その環境を作ることが国内留学で可能になる、ということですね。

 

そして「非連続」な成長機会という言葉、斬新に映ります。

この記事の最後に、この言葉の意図するところが示されています。

お楽しみに。

 

さて、この記事で紹介されている1年間の国内高校留学は、

高校2年生の1年間が対象です。

内閣府の「高校生の地域留学推進のための高校魅力化支援事業」として

実現したこの取組では、違う課程(例えば通信制から全日制)や

学科(例えば普通科から農業や商業科)への越境も可能で、

中高一貫校を含む多くの高校生に門戸が開かれたそうです。

 

また費用については、授業料は基本的に在籍校に納め、

留学先校では徴収せず、学級費、行事参加費、生活費が

留学生側の負担となるとのこと。

経済的な負担は留学の有無によって大きくは左右されないように

なっているのも魅力的です。

 

この4月、第1期生23人が全国の公立高校で留学生活を始めた。留学前の在籍校を見ると、ほぼ7割が私立校、3割が公立校。中高一貫校が半数で、東京・大阪圏も半数。中には国際バカロレア通信制の高校もある。

 

私学生からの参加が多くを占めているのが興味深いです。

仮に中高一貫校からの留学を想定すれば、

6年間のうち1年をこのような形で過ごすのは

とても有意義なことのようにも感じます。

ただ、現実にはこういったことも。

 

一方、単年留学に関心を持ち説明会に参加した生徒は180人ほどおり、49人が留学を希望して直接相談に来たが、半分以上が断念した。理由のうち最多は「在籍校の反対」であり、「保護者の反対」もあった。

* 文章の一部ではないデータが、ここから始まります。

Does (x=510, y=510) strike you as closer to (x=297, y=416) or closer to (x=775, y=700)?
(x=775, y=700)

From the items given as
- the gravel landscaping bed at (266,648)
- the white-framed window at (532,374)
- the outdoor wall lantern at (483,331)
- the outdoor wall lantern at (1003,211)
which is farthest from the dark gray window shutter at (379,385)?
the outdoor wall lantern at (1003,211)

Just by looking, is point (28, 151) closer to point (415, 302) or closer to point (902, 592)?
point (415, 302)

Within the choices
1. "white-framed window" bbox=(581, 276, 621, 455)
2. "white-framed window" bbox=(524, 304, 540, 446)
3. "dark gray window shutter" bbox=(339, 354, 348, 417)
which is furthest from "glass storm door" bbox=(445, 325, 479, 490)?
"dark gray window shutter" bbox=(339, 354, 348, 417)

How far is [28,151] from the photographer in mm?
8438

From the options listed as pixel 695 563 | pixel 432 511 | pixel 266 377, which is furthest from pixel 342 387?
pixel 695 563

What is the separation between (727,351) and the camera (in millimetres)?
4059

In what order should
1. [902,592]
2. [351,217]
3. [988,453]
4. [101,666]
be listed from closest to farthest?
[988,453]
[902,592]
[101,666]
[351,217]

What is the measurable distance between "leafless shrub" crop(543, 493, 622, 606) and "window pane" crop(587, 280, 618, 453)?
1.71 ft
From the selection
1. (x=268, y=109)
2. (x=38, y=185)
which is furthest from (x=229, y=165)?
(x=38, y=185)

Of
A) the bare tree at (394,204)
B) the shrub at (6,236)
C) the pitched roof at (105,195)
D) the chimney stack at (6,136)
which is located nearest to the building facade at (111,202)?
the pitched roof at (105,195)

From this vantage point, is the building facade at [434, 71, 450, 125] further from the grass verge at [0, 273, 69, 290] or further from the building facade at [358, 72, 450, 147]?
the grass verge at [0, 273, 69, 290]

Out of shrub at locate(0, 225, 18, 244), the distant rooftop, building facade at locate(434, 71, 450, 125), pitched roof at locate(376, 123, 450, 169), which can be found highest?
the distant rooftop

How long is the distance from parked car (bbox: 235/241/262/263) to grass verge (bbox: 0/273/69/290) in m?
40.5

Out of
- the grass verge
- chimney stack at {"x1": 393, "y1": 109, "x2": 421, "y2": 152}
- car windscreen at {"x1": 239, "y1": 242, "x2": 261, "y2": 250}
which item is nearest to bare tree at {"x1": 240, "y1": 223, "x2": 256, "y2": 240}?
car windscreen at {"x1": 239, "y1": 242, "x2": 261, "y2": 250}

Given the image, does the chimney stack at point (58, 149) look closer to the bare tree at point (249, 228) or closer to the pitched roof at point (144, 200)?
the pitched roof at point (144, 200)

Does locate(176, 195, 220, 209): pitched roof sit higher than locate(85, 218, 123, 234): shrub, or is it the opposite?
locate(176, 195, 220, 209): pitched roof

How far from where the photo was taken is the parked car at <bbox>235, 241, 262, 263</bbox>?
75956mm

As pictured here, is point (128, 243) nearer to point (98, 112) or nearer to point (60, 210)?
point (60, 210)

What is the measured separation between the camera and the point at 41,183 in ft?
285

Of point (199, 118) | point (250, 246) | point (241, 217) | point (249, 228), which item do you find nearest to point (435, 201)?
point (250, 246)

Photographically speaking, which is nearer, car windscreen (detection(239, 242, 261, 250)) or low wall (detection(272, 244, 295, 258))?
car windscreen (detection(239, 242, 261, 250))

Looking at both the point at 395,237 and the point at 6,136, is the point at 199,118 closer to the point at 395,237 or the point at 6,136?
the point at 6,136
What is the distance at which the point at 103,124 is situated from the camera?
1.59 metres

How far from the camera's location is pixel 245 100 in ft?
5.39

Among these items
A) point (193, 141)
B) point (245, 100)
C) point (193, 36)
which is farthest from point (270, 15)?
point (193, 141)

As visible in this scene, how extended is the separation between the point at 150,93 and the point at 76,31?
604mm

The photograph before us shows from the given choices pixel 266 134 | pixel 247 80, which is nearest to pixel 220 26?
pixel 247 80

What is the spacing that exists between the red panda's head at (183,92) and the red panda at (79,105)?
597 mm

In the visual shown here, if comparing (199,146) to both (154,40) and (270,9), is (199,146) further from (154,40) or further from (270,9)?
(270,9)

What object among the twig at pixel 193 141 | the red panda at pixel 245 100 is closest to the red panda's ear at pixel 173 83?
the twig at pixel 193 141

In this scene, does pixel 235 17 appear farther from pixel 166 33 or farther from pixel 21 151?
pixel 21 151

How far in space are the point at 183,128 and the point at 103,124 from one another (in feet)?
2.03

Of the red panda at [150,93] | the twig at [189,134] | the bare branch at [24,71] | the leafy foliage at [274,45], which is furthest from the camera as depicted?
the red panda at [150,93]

さらには、在籍校と留学先校で教育課程の調整がつかない事例も多かった、

と記事には書かれています。

必履修科目の配当学年が学校により異なるため履修漏れを防ぐ調整が必要で、

このためにもオンライン授業や個別学習システムの活用など、

より円滑に対応できる仕組みの構築が必要、と筆者は指摘しています。

 

最後に、「非連続」の学びについて。

今までの学校教育は系統的なカリキュラムによる連続性・計画性・効率性を重視してきた。しかし予測困難な次の時代に向けて、非連続な経験や非計画で非効率な学びの選択肢もあってよい。多様な学びの一つの機会として、越境を選べる「開かれた教育環境」の整備が望まれる。

 

 

実社会はまさに生もの。決まった方程式では解けない問題ばかりです。

その意味では、学校にとっての日常は、

社会にとっての非日常、と言えるかもしれません。

思うようにいかない中でどう生きていくのか、

そのヒントがこのような体験で得られるとすれば貴重な学びです。

貴校園での学びはいかがでしょうか。